Hookes took Chappell’s place for the tour of the West Indies at the end of the 1983-84 season. He played all the Tests but averaged just 25. However, that was the second best effort behind Border, who had an heroic series.

Nonetheless, Hookes found himself dropped for the fourth time. He missed the entire return series against the West Indies in 1984-85. As Australia was destroyed and Kim Hughes self destructed, it is hard to see how Hookes wasn’t given an opportunity for the whole series. The resignation of Kim Hughes brings to my mind the media attention given to the question of his replacement. There was massive focus on whether the job would go to Border or to Hookes. I recall, Richie Benaud made the point at the time when asked to comment and he simply said “The last time I looked, David Hookes was not in the team so how can he vice captain?”. Very Richie. At the time I thought nothing more about it – Richie was always right, after all.

I guess as time has gone by I have regarded that media beat up as some sort of Telegraph stunt to sell newspapers. A bit like the “Save Steve Waugh” campaign of a couple of summers ago. But maybe the notion of Hookes being captain was not so silly. He had only been out of the team for 2 Tests. He had been vice captain last time he had played – and with Border in that team. And no doubt, he would have been a good leader. Perhaps it was a veiled drive just to get
Hookes into the team. Whatever the case, Richie was right and Border was captain for the next 93 Tests.

Hookes received his final recall in the 1985-86 summer. Australian cricket was in the doldrums. We were thrashed by NZ, sporting a rampant Hadlee and we struggled to hold India to a 0-0 draw. Hookes was given 4 Tests, didn’t pass 42 and was dropped for the final time. His last Test was the Boxing Day Test of 1985, the 2nd Test against India. Coincidentally, it was the first Test
of Stephen Roger Waugh. Now, I did not know that the Test careers of Steve Waugh and David Hookes coincided!
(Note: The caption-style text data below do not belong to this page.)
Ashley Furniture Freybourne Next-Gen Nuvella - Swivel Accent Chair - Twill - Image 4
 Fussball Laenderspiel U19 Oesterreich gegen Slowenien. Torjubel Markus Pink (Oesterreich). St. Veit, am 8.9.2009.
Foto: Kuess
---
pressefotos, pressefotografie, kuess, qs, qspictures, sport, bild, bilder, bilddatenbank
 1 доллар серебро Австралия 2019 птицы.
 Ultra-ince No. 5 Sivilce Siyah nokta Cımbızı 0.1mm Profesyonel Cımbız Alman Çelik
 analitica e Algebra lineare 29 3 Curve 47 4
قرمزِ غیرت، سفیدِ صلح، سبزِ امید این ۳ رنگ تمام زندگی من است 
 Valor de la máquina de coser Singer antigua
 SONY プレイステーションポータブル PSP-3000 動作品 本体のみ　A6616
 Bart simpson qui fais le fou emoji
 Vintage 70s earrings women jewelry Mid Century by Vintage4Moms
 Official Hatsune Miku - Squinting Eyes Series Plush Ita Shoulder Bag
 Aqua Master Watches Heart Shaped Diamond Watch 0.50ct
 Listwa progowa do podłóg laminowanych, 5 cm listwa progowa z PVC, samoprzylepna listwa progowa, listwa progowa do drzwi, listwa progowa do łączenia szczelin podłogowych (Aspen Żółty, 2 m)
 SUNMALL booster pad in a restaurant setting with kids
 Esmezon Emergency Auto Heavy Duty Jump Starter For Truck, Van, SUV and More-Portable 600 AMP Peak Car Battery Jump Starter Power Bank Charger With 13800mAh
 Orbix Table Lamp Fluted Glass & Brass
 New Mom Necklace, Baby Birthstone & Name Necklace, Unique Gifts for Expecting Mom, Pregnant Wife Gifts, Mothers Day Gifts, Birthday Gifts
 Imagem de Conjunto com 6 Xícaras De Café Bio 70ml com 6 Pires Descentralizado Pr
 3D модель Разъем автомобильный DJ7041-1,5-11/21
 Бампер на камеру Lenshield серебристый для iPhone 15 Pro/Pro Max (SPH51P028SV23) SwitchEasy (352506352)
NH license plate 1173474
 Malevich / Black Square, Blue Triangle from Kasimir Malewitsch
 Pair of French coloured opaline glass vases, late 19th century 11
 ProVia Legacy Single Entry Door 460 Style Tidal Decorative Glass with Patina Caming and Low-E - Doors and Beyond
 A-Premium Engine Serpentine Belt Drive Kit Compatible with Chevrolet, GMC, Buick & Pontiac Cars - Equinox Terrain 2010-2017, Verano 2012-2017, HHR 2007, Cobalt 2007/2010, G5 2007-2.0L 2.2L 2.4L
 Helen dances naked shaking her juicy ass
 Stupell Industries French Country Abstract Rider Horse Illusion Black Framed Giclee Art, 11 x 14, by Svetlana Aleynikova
Hookes was a player of great talent who probably should have scored more runs and had a higher average. Perhaps the selectors could have been more patient with him and given him more chances to deliver. Perhaps Hookes could have been more circumspect at times. And no doubt Hookes played at a difficult time in Australian cricket for several reasons.

Perhaps it was for the way he lived and that he batted that Hookes was loved by the people. Perhaps the line dedicated to Hookes in the WSC promotional jingle “Come On Aussie, Come On” says it all: ‘Hookey’s clearin’ pickets” (all Dougie was doing was “chewin’ gum!”).

It is a fact that Hookes died a legend – stats don’t determine that. The outpouring of emotion and grief over Hookes’ death would indicate his regard in the eyes of the Australian people.